Entre dientes solté un «sí» sobrio y enojado.
– ¿Y qué puede decirme respecto a esto? -me preguntó, señalando la base de mi cuello.
– No sé… No lo he visto hasta esta mañana. Pero no era tan grande y no me quemaba…
El capitán médico Nicol era un veterano colonial próximo a la sesentena, un hombre apuesto, esbelto, con una barba plateada bien recortada y cabellos grises cortados al rape. El doctor no bebía, no juraba, y sin duda me hubiera caído simpático enseguida si me hubiera encontrado en una mejor disposición de espíritu.
– No tengo ningún comentario particular que hacer en lo que concierne a su ceja reventada. La herida se ha cerrado por sí misma pero, a pesar de todo, le daré unos puntos de sutura para que le quede una bonita cicatriz. En cuanto a las contracciones de estómago y los efluvios, bien… digamos que tal vez simplemente haya comido alguna porquería que no digiere; le daré algo para eso… Pero este prurito en la punta de la garganta me preocupa mucho. Con mayor motivo aún porque hay otros dos en formación, en la espalda. Uno en la nuca y otro a la altura de las lumbares. El segundo incluso empieza a supurar…
– ¿Y qué puede ser? -pregunté, rememorando con angustia las agujas que Keller había plantado en mi retrato.
Nicol se encogió de hombros en señal de ignorancia.
– De momento me limitaré a desinfectar y vendar. Tal vez se trate sólo de una alergia pasajera. Pero vuelva a verme mañana; es muy importante que supervise esto de cerca.
Atiborrado de medicamentos para luchar contra la migraña y el estado nauseoso que no me habían abandonado desde la víspera, salí de la consulta de Nicol para afrontar otro problema: el de la confrontación con Gillespie. Aquello prometía ser delicado, porque tendría que dar explicaciones tanto sobre mi registro en el Harnett como sobre mi incidente en Shapur Street.

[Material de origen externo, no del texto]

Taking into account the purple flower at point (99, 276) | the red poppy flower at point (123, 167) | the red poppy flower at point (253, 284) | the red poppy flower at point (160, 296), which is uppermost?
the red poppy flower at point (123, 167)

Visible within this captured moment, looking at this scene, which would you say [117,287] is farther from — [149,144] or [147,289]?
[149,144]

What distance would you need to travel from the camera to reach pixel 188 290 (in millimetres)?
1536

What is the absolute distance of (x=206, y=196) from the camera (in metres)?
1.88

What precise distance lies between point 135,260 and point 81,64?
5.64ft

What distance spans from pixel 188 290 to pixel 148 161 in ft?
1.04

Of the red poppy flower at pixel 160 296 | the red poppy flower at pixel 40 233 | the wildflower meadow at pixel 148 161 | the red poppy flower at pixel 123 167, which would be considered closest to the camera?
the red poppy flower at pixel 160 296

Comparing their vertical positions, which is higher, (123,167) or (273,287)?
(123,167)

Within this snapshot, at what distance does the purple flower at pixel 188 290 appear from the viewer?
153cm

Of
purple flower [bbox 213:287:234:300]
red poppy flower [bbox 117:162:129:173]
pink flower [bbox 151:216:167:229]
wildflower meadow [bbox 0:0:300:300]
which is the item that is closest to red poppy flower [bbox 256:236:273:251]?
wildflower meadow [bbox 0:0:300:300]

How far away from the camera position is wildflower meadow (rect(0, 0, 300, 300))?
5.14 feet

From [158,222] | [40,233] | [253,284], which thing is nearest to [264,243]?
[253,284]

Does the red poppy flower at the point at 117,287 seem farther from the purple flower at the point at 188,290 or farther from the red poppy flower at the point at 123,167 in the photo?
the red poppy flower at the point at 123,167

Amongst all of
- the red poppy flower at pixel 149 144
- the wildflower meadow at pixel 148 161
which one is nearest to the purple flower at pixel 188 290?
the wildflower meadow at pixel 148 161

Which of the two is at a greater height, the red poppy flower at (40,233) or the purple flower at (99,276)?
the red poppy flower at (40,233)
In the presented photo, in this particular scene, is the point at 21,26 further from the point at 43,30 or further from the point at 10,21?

En presencia de Edmonds, que se balanceaba con actitud fanfarrona en su silla, Gillespie me escuchó sin decir nada, sin mostrar ninguna reacción, pero en apariencia interesado en oír las explicaciones que tenía que darle. Cuando hube acabado de resumir los acontecimientos que me habían conducido de la habitación 511 a Shapur Street, Gillespie suspiró, cogió la regla de madera que descansaba sobre su escritorio y se entretuvo lanzando golpes al aire, como si mi relato, en lugar de contrariarle, o incluso enfurecerle, simplemente le hubiera aburrido en grado sumo.
– ¡Tewp -soltó por fin-, creo que es usted un incompetente! Actúa como le sale de las narices sin pensar ni por un segundo en que sólo es uno de los miembros de un equipo. En primer lugar, hubiera debido decirnos que era incapaz de llevar un seguimiento correctamente. Además, nunca, en ninguna circunstancia, hubiera debido lanzarse de improviso a registrar las habitaciones de Keller estando solo. En cuanto a lo que encontró allí… no sé si esto tiene mucha importancia pero…

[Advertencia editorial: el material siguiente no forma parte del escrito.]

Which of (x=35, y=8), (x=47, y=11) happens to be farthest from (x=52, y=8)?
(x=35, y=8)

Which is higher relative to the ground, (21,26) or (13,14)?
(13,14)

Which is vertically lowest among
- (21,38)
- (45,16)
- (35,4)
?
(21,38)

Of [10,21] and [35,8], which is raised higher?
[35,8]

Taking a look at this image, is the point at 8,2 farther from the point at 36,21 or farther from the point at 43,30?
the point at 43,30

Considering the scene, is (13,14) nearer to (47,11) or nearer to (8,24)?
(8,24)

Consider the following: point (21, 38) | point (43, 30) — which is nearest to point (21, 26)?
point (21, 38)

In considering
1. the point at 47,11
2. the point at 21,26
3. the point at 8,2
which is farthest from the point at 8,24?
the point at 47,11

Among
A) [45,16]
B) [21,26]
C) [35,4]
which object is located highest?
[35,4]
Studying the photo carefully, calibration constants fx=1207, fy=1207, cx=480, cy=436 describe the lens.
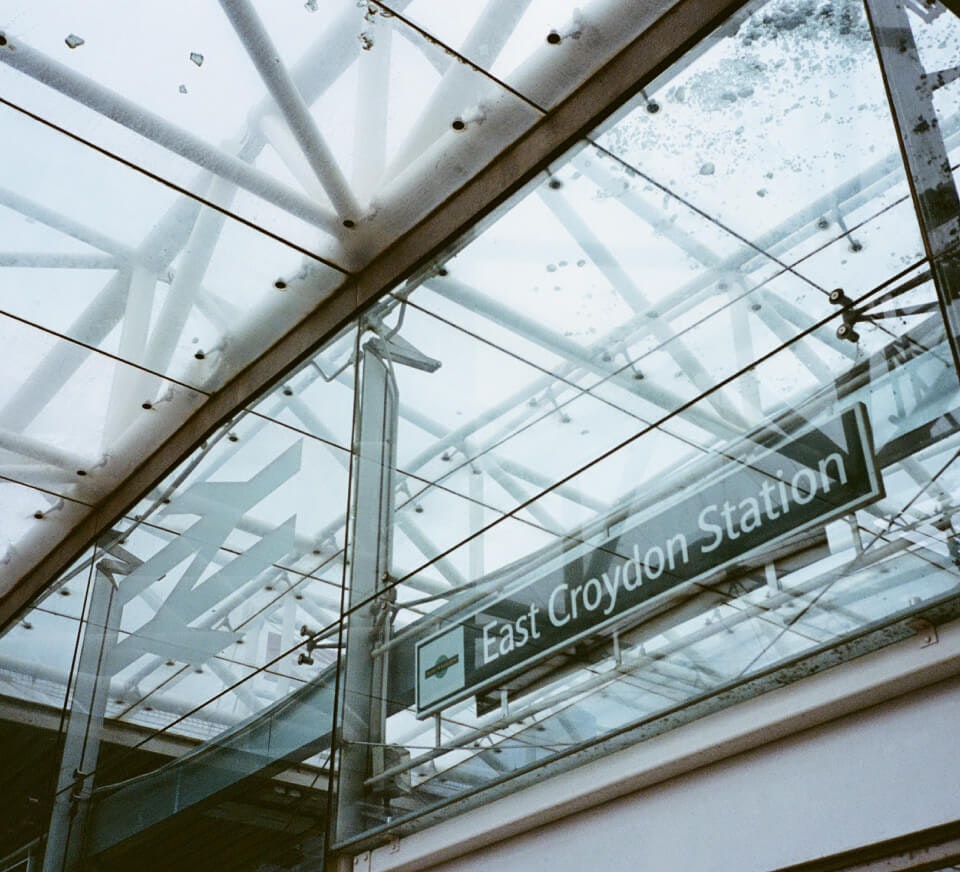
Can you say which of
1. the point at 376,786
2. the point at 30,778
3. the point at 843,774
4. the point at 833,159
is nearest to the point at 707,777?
the point at 843,774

Echó un vistazo a su reloj y palmeó la caja con la punta de la regla.
– …pero ¡dentro de veinte minutos exactamente habrá dejado de ser nuestro problema!
– ¿Que ya no es nuestro problema, capitán? ¿Qué quiere decir?
– Si ayer no me encontró en mi despacho, Tewp, fue porque precisamente me estaban comunicando que el expediente Keller está a punto de ser asumido por otro equipo.
La noticia me conmocionó.
– ¿Cómo es eso, mi capitán? No hemos hecho más que empezar a vigilar a esa chica… ¿Quién ha dado esta estúpida orden?